RECORD SET:
========================

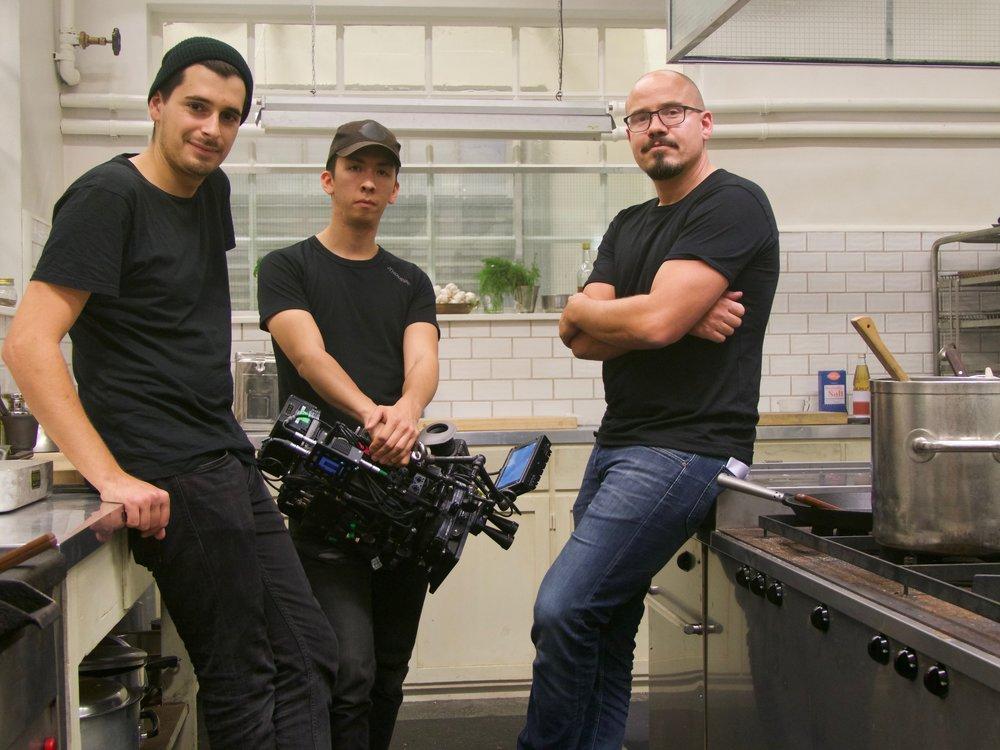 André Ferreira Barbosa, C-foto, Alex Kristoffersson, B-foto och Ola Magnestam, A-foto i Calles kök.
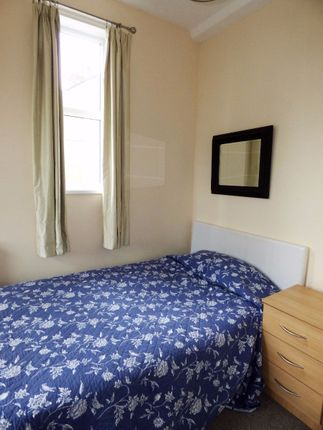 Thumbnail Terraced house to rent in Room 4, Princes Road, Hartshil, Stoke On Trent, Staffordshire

========================

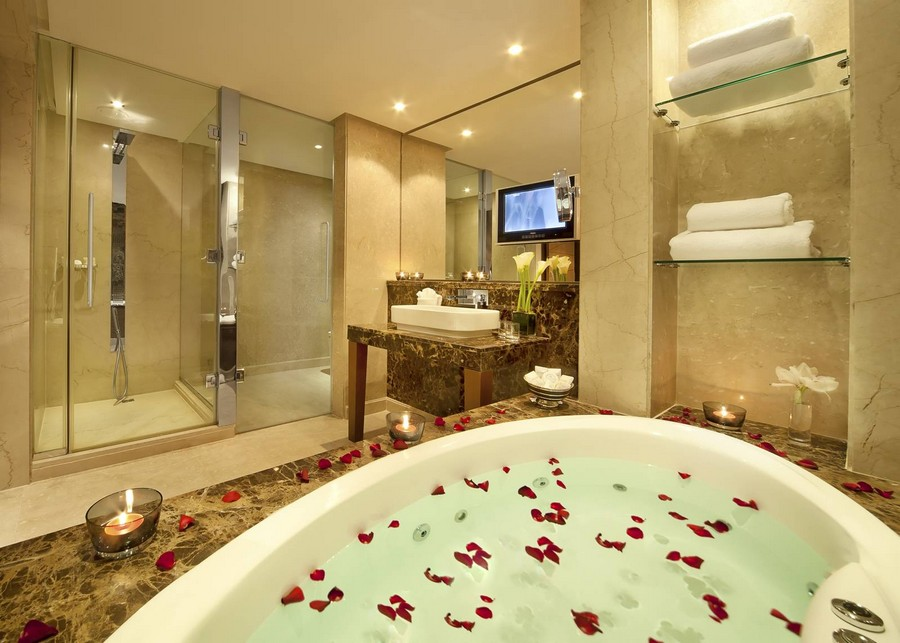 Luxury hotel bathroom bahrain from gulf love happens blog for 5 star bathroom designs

========================

PROBLEM DETAILS: Return exactly the lines that appear in the data above between the line containing "André Ferreira Barbosa, C-foto, Alex" and the line containing "Thumbnail Terraced house", both of which are included, and leave the pictures out.

TASK OUTPUT:
 André Ferreira Barbosa, C-foto, Alex Kristoffersson, B-foto och Ola Magnestam, A-foto i Calles kök.
 Thumbnail Terraced house to rent in Room 4, Princes Road, Hartshil, Stoke On Trent, Staffordshire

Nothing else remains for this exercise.